In the previous post (PART I), I described how to deploy the Open Source Telegraf agent on a Linux VM. This time we keep focus on the Windows OS. If you want to read a few words of introduction and find out how you can use Telegraf agent, go to the PART I.
List of all parts:
- PART I: Deploy Open Source Telegraf Agent on Linux VM (Ubuntu 22.04 LTS).
- PART II: Deploy Open Source Telegraf Agent on Windows VM (Windows Server 2022).
- PART III: Monitor Active Directory using Open Source Telegraf Agent – TBD
STEP 1: Prerequisites
Prerequisites for the Windows OS::
- PowerShell version 4.0 or above.
- VMware Tools version >-10.2 (suggested to use the newest one).
- IPv4, (Only IPv4 is currently supported).
Required network traffic:
- VM/Endpoint must have access to ports 8443 and 443 of cloud proxy or the virtual IP of the application monitoring high availability activated collector group (As you can see ports 4505 and 4506 are not used here, those ports are required only for Managed agent).
- Remote Access (RDP) from your workstation to Windows Server.
STEP 2: Open Source agent installation.
To install Telegraf agent go to https://www.influxdata.com/time-series-platform/telegraf/ and click button Download Telegraf v1.30.1 (version may be different).
You will see instructions for various operating systems. We will use Windows version.
To install Telegraf agent on WIndows Server run commands in the PowerShell console (run console as Admin) as follow:
If your server does not have Internet access, you can download binaries on another Windows machine and copy files on the target machine.
PS C:\Users\Administrator.BLANKETVM> hostname dns02 PS C:\Users\Administrator.BLANKETVM> mkdir c:\TMP\
Directory: C:\
Mode LastWriteTime Length Name
---- ------------- ------ ----
d----- 4/15/2024 5:37 PM TMP
PS C:\Users\Administrator.BLANKETVM> cd C:\TMP\
PS C:\TMP> wget https://dl.influxdata.com/telegraf/releases/telegraf-1.30.1_windows_amd64.zip -UseBasicParsing -OutFile telegraf-1.30.1_windows_amd64.zip
PS C:\TMP> Expand-Archive .\telegraf-1.30.1_windows_amd64.zip -DestinationPath 'C:\Program Files\InfluxData\telegraf'
PS C:\TMP> mkdir 'C:\Program Files\InfluxData\telegraf\telegraf.d'
Directory: C:\Program Files\InfluxData\telegraf
Mode LastWriteTime Length Name
---- ------------- ------ ----
d----- 4/15/2024 5:43 PM telegraf.d
STEP 3: Configure Telegraf to send data to cloud proxy
Now, we need to configure our Telegraf agent to send data to Cloud Proxy. To do that we will need to download script from Cloud Proxy, run that script with required parameters and prepare config file. Let’s go.

TASKS TO PERFORM
[a] According to the Telegraf guide, what PowerShell version must the Windows server have?
[b] Return the passage of the Telegraf guide that begins at the words "List of all" and stops after "(Windows Server 2022).", copied character for character.
The lines that follow were taken from a separate source.

DATA EXTRACT
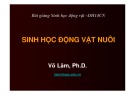 Bài giảng Sinh học động vật - Võ Lâm, Ph.D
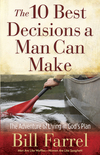 10 Best Decisions a Man Can Make: The Adventure of Living in God's Plan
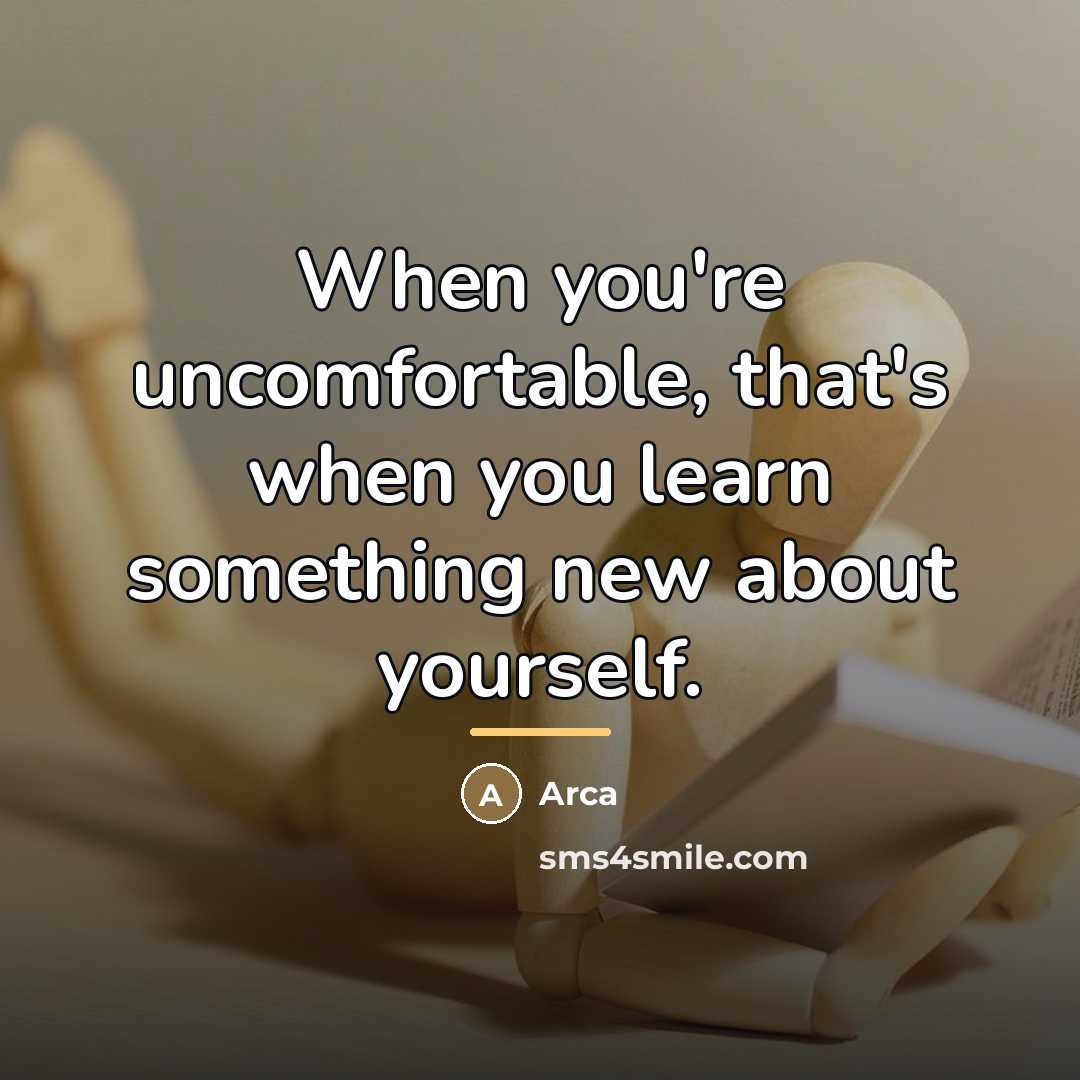“When you're uncomfortable, that's when you learn something new about…” quote by Arca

LIST OF SOLUTIONS
[a] PowerShell version 4.0 or above.

[b]
List of all parts:
- PART I: Deploy Open Source Telegraf Agent on Linux VM (Ubuntu 22.04 LTS).
- PART II: Deploy Open Source Telegraf Agent on Windows VM (Windows Server 2022).